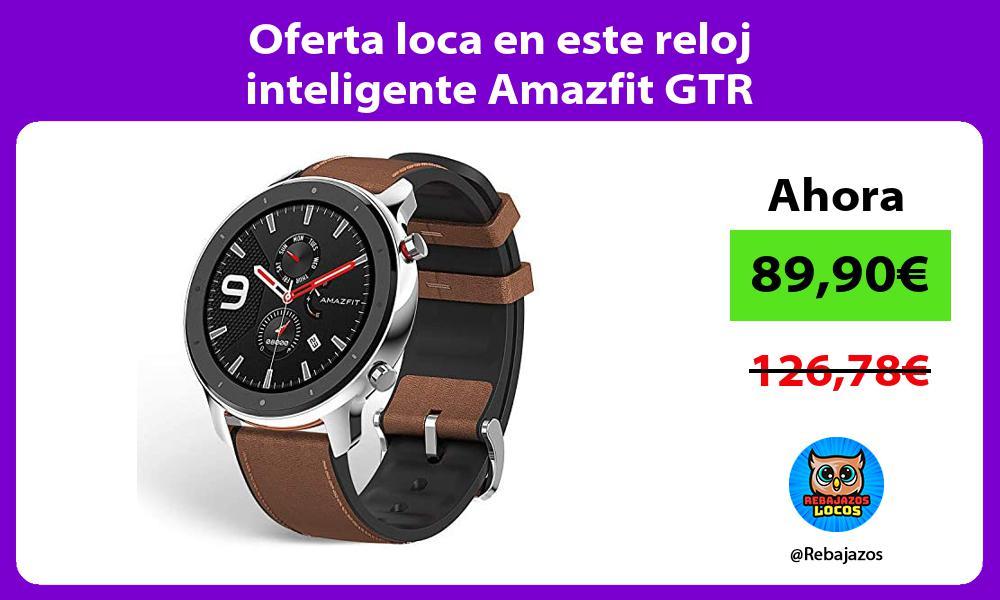 Oferta loca en este reloj inteligente Amazfit GTR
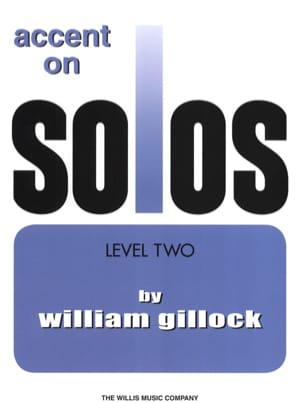 Accent on solos Volume 2 William Gillock Partition laflutedepan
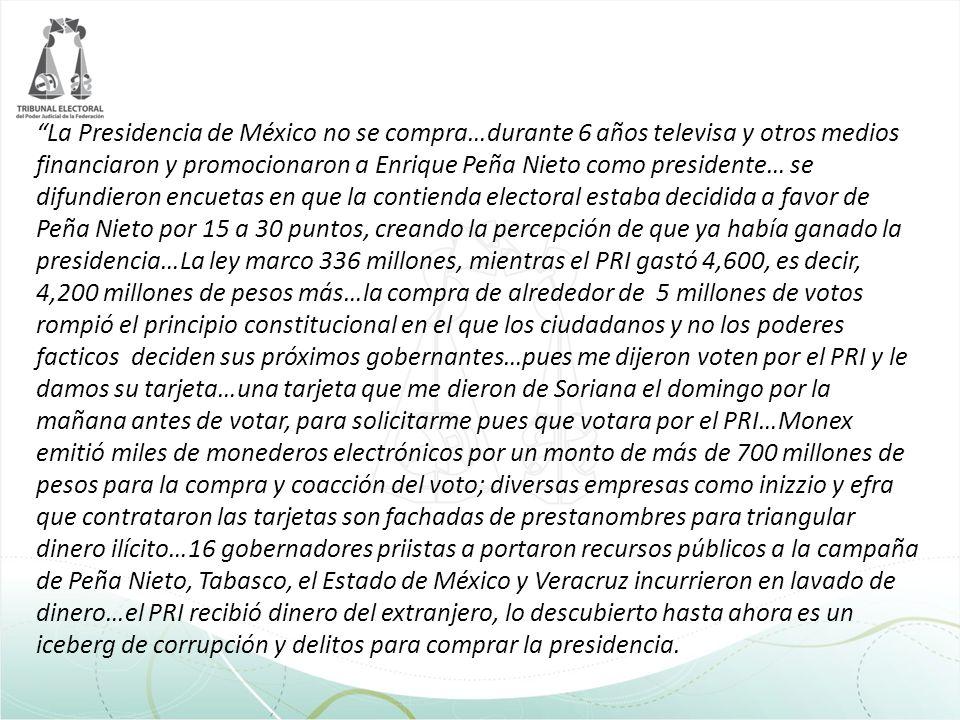 La Presidencia de México no se compra…durante 6 años televisa y otros medios financiaron y promocionaron a Enrique Peña Nieto como presidente… se difundieron encuetas en que la contienda electoral estaba decidida a favor de Peña Nieto por 15 a 30 puntos, creando la percepción de que ya había ganado la presidencia…La ley marco 336 millones, mientras el PRI gastó 4,600, es decir, 4,200 millones de pesos más…la compra de alrededor de 5 millones de votos rompió el principio constitucional en el que los ciudadanos y no los poderes facticos deciden sus próximos gobernantes…pues me dijeron voten por el PRI y le damos su tarjeta…una tarjeta que me dieron de Soriana el domingo por la mañana antes de votar, para solicitarme pues que votara por el PRI…Monex emitió miles de monederos electrónicos por un monto de más de 700 millones de pesos para la compra y coacción del voto; diversas empresas como inizzio y efra que contrataron las tarjetas son fachadas de prestanombres para triangular dinero ilícito…16 gobernadores priistas a portaron recursos públicos a la campaña de Peña Nieto, Tabasco, el Estado de México y Veracruz incurrieron en lavado de dinero…el PRI recibió dinero del extranjero, lo descubierto hasta ahora es un iceberg de corrupción y delitos para comprar la presidencia.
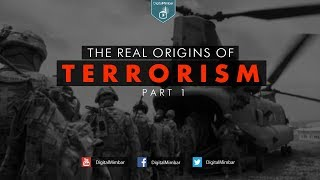 Download The Real Origins of Terrorism - Part 1 Video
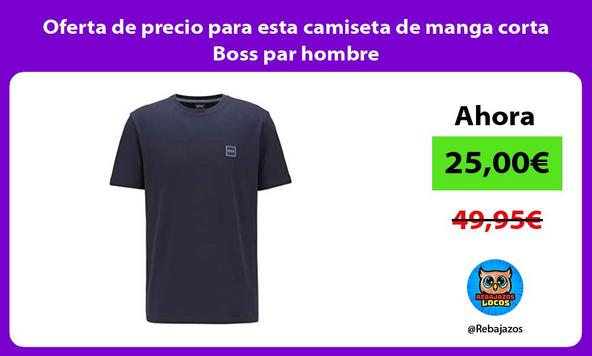 Oferta de precio para esta camiseta de manga corta Boss par hombre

### Exercise description
Would you reproduce each line of the material exactly, omitting the images?

### Output for this exercise
 Oferta loca en este reloj inteligente Amazfit GTR
 Accent on solos Volume 2 William Gillock Partition laflutedepan
 La Presidencia de México no se compra…durante 6 años televisa y otros medios financiaron y promocionaron a Enrique Peña Nieto como presidente… se difundieron encuetas en que la contienda electoral estaba decidida a favor de Peña Nieto por 15 a 30 puntos, creando la percepción de que ya había ganado la presidencia…La ley marco 336 millones, mientras el PRI gastó 4,600, es decir, 4,200 millones de pesos más…la compra de alrededor de 5 millones de votos rompió el principio constitucional en el que los ciudadanos y no los poderes facticos deciden sus próximos gobernantes…pues me dijeron voten por el PRI y le damos su tarjeta…una tarjeta que me dieron de Soriana el domingo por la mañana antes de votar, para solicitarme pues que votara por el PRI…Monex emitió miles de monederos electrónicos por un monto de más de 700 millones de pesos para la compra y coacción del voto; diversas empresas como inizzio y efra que contrataron las tarjetas son fachadas de prestanombres para triangular dinero ilícito…16 gobernadores priistas a portaron recursos públicos a la campaña de Peña Nieto, Tabasco, el Estado de México y Veracruz incurrieron en lavado de dinero…el PRI recibió dinero del extranjero, lo descubierto hasta ahora es un iceberg de corrupción y delitos para comprar la presidencia.
 Download The Real Origins of Terrorism - Part 1 Video
 Oferta de precio para esta camiseta de manga corta Boss par hombre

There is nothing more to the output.